Last week, simply for the virtue of reviving some good memories, we ran down every one-point win the Tampa Bay Buccaneers had in their first 42 seasons of play. There have been 16 of those so far in the regular season and postseason, or 0.2% of Tampa Bay's full list of 675 games played. Today, we're going to look at even smaller subset of those 675 contests: Massive blowout victories.
For these purposes, we're describing a "massive blowout victory" as a win by 30 or more points. The Buccaneers have done that six times in their history, all in the regular season. Tampa Bay's drubbing of the Oakland Raiders in Super Bowl XXXVII just misses the cut; the final score of that one was 48-21 after a mild Oakland comeback in the second half. In fact, had we defined blowouts as wins by 25 or more points there would be two games from the '02 playoffs on the list, as Tampa Bay also pounded San Francisco, 31-6, to get their Super Bowl run started. Doing so would make this list a lot longer; the Buccaneers have an additional 13 wins by margins of 25-29 points.
As Tampa Bay's 43rd season approaches, we've taken a walk back through all 675 regular-season and postseason games in search of some of the most interesting scores. As noted, we started last Friday by examining all of the Bucs' one-point wins, and now we're recalling the biggest blowouts. Tomorrow we take a look at some of the weirdest scores the Buccaneers have ever produced.
Here are the Bucs' six wins by 30 or more points, presented in chronological order.

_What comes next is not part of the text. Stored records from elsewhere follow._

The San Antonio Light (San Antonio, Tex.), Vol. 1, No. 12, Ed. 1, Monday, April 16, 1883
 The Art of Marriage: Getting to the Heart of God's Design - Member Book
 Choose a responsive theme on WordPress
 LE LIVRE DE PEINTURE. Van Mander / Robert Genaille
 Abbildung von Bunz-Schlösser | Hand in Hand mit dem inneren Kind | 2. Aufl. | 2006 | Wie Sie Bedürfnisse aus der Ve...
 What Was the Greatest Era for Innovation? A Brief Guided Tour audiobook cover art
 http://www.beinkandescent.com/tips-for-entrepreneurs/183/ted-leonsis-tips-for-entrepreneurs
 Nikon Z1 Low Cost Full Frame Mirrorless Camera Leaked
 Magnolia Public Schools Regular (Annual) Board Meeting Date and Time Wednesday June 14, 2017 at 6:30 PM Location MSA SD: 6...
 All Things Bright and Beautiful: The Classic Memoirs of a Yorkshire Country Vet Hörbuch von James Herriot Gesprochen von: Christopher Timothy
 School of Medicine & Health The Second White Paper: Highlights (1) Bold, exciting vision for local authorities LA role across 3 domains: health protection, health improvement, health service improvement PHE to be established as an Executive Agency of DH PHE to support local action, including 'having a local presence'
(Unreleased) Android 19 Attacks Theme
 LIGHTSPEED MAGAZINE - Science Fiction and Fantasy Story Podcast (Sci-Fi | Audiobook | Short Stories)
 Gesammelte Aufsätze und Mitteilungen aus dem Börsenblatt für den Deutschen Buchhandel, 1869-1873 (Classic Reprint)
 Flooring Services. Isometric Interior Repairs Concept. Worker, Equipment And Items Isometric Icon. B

1. Sept. 10, 2000: Tampa Bay 41, Chicago 0
Following their narrow loss in the 1999 NFC Championship Game the previous January, the Buccaneers looked like serious Super Bowl contenders early in 2000, winning their first three games by a combined score of 93-26. The biggest blowout in that stretch was the home opener against the visiting Chicago Bears, who spent the '80s regularly taking over games at Tampa Stadium. That made this lopsided affair a bit more satisfying, though the Bears were embarking on their fifth straight losing season. Tampa Bay's defense held the Bears to 165 yards, nine first downs, one third-down conversion and 2.9 yards per play while sacking quarterback Cade McNown five times and picking him off twice. Donnie Abraham had both picks and also forced a fumble that Ronde Barber returned 25 yards for a touchdown. Shaun King threw touchdown passes to Jacquez Green and Keyshawn Johnson and also ran in a third score. The order of these events isn't particularly important because the Buccaneers dominated a game for a full 60 minutes like they hadn't done before and haven't done since.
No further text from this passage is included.